__WHAT YOU WILL DO__:
A: In the page on the area of a triangle, why are modulus signs placed in the formula?
B: Reproduce the part of the triangle-area page starting at "If the vertices" and ending at "never be negative.".

__EXTRACT PROVIDED__:
- - - -

Coordinate Geometry - Triangle
Area of a Triangle
We can find the area of a triangle if we know the coordinates of its vertices. Let’s see how.
If the vertices of a ∆ABC are A ($x_1$, $y_1$), B ($x_2$, $y_2$) and C ($x_3$, $y_3$), then:
Area of the triangle, ∆ = $ \frac{1}{2} \begin{vmatrix} x_1 & y_1 & 1 \newline x_2 & y_2 & 1 \newline x_3 & y_3 & 1 \end{vmatrix}$ = $ \frac{1}{2} |x_1 (y_2 – y_3) + x_2 (y_3 – y_1) + x_3 (y_1 – y_2)|$ = $ \frac{1}{2} |(x_1 y_2 – x_2 y_1) + (x_2 y_3 – x_3 y_2) + (x_3 y_1 – x_1 y_3)|$
We have placed modulus signs in the above formula, because area of a triangle (or any other figure) can never be negative.

- - - -

__INPUT DATA__:
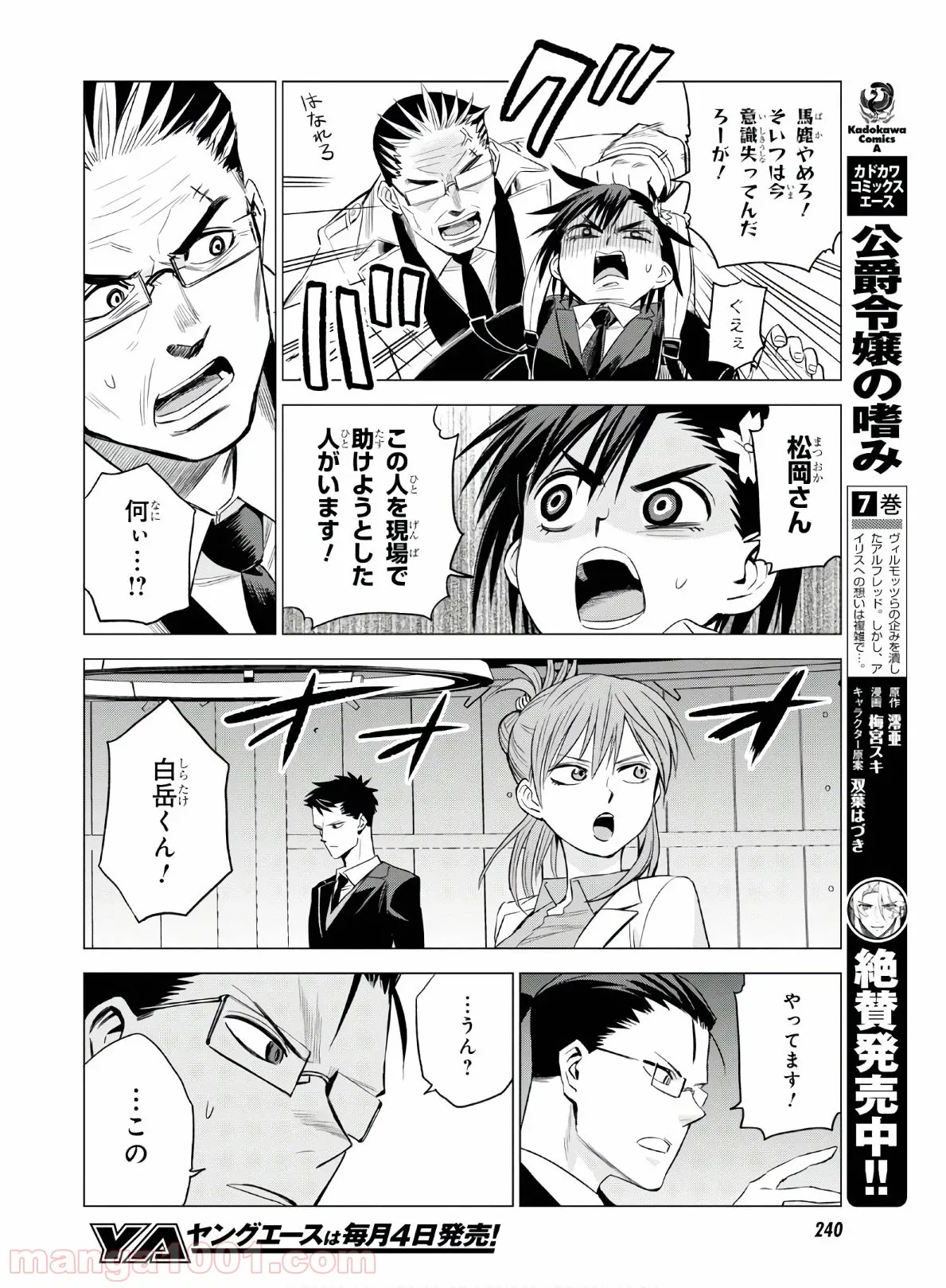 ID:INVADED イド:インヴェイデッド #BRAKE BROKEN 第6話 - Page 18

- - - -

__TASK RESULTS__:
A: Because the area of a triangle (or any other figure) can never be negative.

B:
If the vertices of a ∆ABC are A ($x_1$, $y_1$), B ($x_2$, $y_2$) and C ($x_3$, $y_3$), then:
Area of the triangle, ∆ = $ \frac{1}{2} \begin{vmatrix} x_1 & y_1 & 1 \newline x_2 & y_2 & 1 \newline x_3 & y_3 & 1 \end{vmatrix}$ = $ \frac{1}{2} |x_1 (y_2 – y_3) + x_2 (y_3 – y_1) + x_3 (y_1 – y_2)|$ = $ \frac{1}{2} |(x_1 y_2 – x_2 y_1) + (x_2 y_3 – x_3 y_2) + (x_3 y_1 – x_1 y_3)|$
We have placed modulus signs in the above formula, because area of a triangle (or any other figure) can never be negative.